From: "Toke Høiland-Jørgensen" <toke@redhat.com>
To: Artem Savkov <asavkov@redhat.com>
Cc: Lorenzo Bianconi <lorenzo.bianconi@redhat.com>,
Kumar Kartikeya Dwivedi <memxor@gmail.com>,
Andrii Nakryiko <andrii@kernel.org>,
bpf@vger.kernel.org, Jiri Benc <jbenc@redhat.com>,
Lorenzo Bianconi <lorenzo@kernel.org>,
Alexei Starovoitov <ast@kernel.org>
Subject: Re: Calling kfuncs in modules - BTF mismatch?
Date: Tue, 29 Nov 2022 21:12:42 +0100 [thread overview]
Message-ID: <877czdzfid.fsf@toke.dk> (raw)
In-Reply-To: <Y4Yeom8vSZtBM3o2@wtfbox.lan>
Artem Savkov <asavkov@redhat.com> writes:
> On Sun, Nov 13, 2022 at 07:04:43PM +0100, Toke Høiland-Jørgensen wrote:
>> Lorenzo Bianconi <lorenzo.bianconi@redhat.com> writes:
>>
>> >>
>> >> Hi everyone
>> >>
>> >> There seems to be some issue with BTF mismatch when trying to run the
>> >> bpf_ct_set_nat_info() kfunc from a module. I was under the impression
>> >> that this is supposed to work, so is there some kind of BTF dedup issue
>> >> here or something?
>> >>
>> >> Steps to reproduce:
>> >>
>> >> 1. Compile kernel with nf_conntrack built-in and run selftests;
>> >> './test_progs -a bpf_nf' works
>> >>
>> >> 2. Change the kernel config so nf_conntrack is build as a module
>> >>
>> >> 3. Start the test kernel and manually modprobe nf_conntrack and nf_nat
>> >>
>> >> 4. Run ./test_progs -a bpf_nf; this now fails with an error like:
>> >>
>> >> kernel function bpf_ct_set_nat_info args#0 expected pointer to STRUCT nf_conn___init but R1 has a pointer to STRUCT nf_conn___init
>> >
>> > This week Kumar and I took a look at this issue and we ended up
>> > identifying a duplication of nf_conn___init structure. In particular:
>> >
>> > [~/workspace/bpf-next]$ bpftool btf --base-btf vmlinux dump file
>> > net/netfilter/nf_conntrack.ko format raw | grep nf_conn__
>> > [110941] STRUCT 'nf_conn___init' size=248 vlen=1
>> > [~/workspace/bpf-next]$ bpftool btf --base-btf vmlinux dump file
>> > net/netfilter/nf_nat.ko format raw | grep nf_conn__
>> > [107488] STRUCT 'nf_conn___init' size=248 vlen=1
>> >
>> > Is it the root cause of the problem?
>>
>> It certainly seems to be related to it, at least. Amending the log
>> message to include the BTF object IDs of the two versions shows that the
>> register has a reference to nf_conn__init in nf_conntrack.ko, while the kernel
>> expects it to point to nf_nat.ko.
>>
>> Not sure what's the right fix for this? Should libbpf be smart enough to
>> pull the kfunc arg ID from the same BTF ID as the function itself? Or
>
> Verifier chose the ID based on where the variable was allocated, which
> is bpf_(skb|xdp)_ct_alloc() from nf_conntrack.ko. Assuming btf id based
> on usage location might be error prone.
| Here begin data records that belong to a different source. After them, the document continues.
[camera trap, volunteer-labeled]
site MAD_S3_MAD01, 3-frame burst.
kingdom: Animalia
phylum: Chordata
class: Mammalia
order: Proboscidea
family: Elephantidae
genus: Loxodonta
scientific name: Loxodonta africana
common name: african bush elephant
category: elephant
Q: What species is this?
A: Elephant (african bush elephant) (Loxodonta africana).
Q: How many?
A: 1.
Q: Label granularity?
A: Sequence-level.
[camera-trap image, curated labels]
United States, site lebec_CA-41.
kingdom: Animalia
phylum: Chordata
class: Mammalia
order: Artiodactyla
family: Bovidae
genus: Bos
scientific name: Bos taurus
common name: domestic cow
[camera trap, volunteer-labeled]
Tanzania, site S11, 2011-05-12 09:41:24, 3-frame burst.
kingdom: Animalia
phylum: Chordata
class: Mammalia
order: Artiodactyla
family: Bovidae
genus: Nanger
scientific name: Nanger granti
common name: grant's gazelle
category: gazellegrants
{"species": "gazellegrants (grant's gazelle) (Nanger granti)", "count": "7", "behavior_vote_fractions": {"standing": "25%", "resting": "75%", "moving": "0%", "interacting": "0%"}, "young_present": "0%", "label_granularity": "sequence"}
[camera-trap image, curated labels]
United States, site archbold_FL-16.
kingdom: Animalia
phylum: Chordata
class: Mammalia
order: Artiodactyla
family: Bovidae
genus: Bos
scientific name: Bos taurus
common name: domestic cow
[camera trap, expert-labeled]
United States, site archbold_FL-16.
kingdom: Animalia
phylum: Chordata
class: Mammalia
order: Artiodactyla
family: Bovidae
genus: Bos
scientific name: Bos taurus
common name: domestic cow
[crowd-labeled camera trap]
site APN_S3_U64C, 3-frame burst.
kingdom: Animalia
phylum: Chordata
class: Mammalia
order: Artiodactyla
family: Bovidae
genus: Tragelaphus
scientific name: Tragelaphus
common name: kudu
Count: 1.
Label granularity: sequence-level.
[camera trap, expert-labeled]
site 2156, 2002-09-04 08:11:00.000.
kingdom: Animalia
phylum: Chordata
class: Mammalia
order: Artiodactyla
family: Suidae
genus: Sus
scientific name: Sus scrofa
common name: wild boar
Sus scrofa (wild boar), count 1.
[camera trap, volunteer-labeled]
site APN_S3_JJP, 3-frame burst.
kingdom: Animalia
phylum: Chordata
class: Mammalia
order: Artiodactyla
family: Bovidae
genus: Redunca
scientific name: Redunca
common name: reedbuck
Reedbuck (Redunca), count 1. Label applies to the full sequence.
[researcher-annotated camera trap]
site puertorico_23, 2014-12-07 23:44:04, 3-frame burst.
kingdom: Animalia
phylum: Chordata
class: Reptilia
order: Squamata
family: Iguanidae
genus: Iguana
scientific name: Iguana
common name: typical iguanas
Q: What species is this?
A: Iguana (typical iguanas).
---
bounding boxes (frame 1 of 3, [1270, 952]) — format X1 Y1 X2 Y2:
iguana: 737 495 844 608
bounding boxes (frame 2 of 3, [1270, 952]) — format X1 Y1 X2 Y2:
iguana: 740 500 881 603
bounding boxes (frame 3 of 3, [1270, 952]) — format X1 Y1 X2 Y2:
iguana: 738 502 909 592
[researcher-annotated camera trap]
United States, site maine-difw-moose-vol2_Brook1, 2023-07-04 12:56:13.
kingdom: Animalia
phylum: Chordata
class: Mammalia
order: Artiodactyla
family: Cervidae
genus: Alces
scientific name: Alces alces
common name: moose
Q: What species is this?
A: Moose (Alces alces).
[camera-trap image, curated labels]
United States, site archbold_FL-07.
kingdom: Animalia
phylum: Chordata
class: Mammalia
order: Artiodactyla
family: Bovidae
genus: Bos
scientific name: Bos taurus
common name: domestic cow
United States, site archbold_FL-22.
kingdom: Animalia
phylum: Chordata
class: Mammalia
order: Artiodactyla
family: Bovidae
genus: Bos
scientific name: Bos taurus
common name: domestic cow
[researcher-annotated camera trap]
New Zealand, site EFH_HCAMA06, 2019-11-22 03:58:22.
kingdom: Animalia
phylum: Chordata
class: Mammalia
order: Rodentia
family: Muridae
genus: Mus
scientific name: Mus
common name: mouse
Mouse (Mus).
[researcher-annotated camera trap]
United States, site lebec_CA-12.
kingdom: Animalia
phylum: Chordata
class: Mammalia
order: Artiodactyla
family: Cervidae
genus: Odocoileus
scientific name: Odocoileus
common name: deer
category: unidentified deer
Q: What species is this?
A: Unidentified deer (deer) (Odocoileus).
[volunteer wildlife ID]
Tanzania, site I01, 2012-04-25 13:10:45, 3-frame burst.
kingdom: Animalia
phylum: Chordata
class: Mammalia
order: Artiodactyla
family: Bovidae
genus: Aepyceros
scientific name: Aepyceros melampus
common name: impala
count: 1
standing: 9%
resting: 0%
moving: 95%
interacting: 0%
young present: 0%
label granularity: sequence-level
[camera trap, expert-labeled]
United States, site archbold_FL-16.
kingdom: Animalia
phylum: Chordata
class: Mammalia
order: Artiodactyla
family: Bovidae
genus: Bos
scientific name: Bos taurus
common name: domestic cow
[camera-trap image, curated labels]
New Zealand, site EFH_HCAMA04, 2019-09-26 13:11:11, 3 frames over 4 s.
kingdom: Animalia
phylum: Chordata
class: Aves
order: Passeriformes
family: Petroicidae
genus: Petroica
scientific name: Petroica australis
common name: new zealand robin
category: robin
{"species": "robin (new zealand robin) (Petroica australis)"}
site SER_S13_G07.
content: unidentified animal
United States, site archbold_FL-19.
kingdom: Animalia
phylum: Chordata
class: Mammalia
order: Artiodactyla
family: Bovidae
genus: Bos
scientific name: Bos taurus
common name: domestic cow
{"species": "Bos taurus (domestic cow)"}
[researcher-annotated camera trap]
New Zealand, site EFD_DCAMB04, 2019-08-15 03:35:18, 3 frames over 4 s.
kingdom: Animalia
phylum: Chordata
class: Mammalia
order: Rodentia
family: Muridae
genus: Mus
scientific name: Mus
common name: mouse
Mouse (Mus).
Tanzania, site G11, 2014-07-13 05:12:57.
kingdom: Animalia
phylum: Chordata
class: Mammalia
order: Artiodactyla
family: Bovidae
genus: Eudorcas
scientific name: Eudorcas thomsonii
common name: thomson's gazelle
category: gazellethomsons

Yeah, I think we need something more robust.
>> should the kernel compare structs and allow things if they're identical?
>> Andrii, WDYT?
>
> This works but might make verifier slower.
>
> diff --git a/kernel/bpf/verifier.c b/kernel/bpf/verifier.c
> index 195d24316750..562d2c15906d 100644
> --- a/kernel/bpf/verifier.c
> +++ b/kernel/bpf/verifier.c
> @@ -24,6 +24,7 @@
> #include <linux/bpf_lsm.h>
> #include <linux/btf_ids.h>
> #include <linux/poison.h>
> +#include "../tools/lib/bpf/relo_core.h"
>
> #include "disasm.h"
>
> @@ -8236,7 +8237,8 @@ static int process_kf_arg_ptr_to_btf_id(struct bpf_verifier_env *env,
>
> reg_ref_t = btf_type_skip_modifiers(reg_btf, reg_ref_id, ®_ref_id);
> reg_ref_tname = btf_name_by_offset(reg_btf, reg_ref_t->name_off);
> - if (!btf_struct_ids_match(&env->log, reg_btf, reg_ref_id, reg->off, meta->btf, ref_id, strict_type_match)) {
> + if (!btf_struct_ids_match(&env->log, reg_btf, reg_ref_id, reg->off, meta->btf, ref_id, strict_type_match) && \
> + !__bpf_core_types_match(reg_btf, reg_ref_id, meta->btf, ref_id, false, 10)) {
> verbose(env, "kernel function %s args#%d expected pointer to %s %s but R%d has a pointer to %s %s\n",
> meta->func_name, argno, btf_type_str(ref_t), ref_tname, argno + 1,
> btf_type_str(reg_ref_t), reg_ref_tname);
Ah, cool! This is a lot of code to important into the kernel, though; do
we really want to do that?
I guess an alternative could be to make sure that every data type used
by a kfunc is always referenced in a built-in module somewhere, so
modules will use the definition from vmlinux.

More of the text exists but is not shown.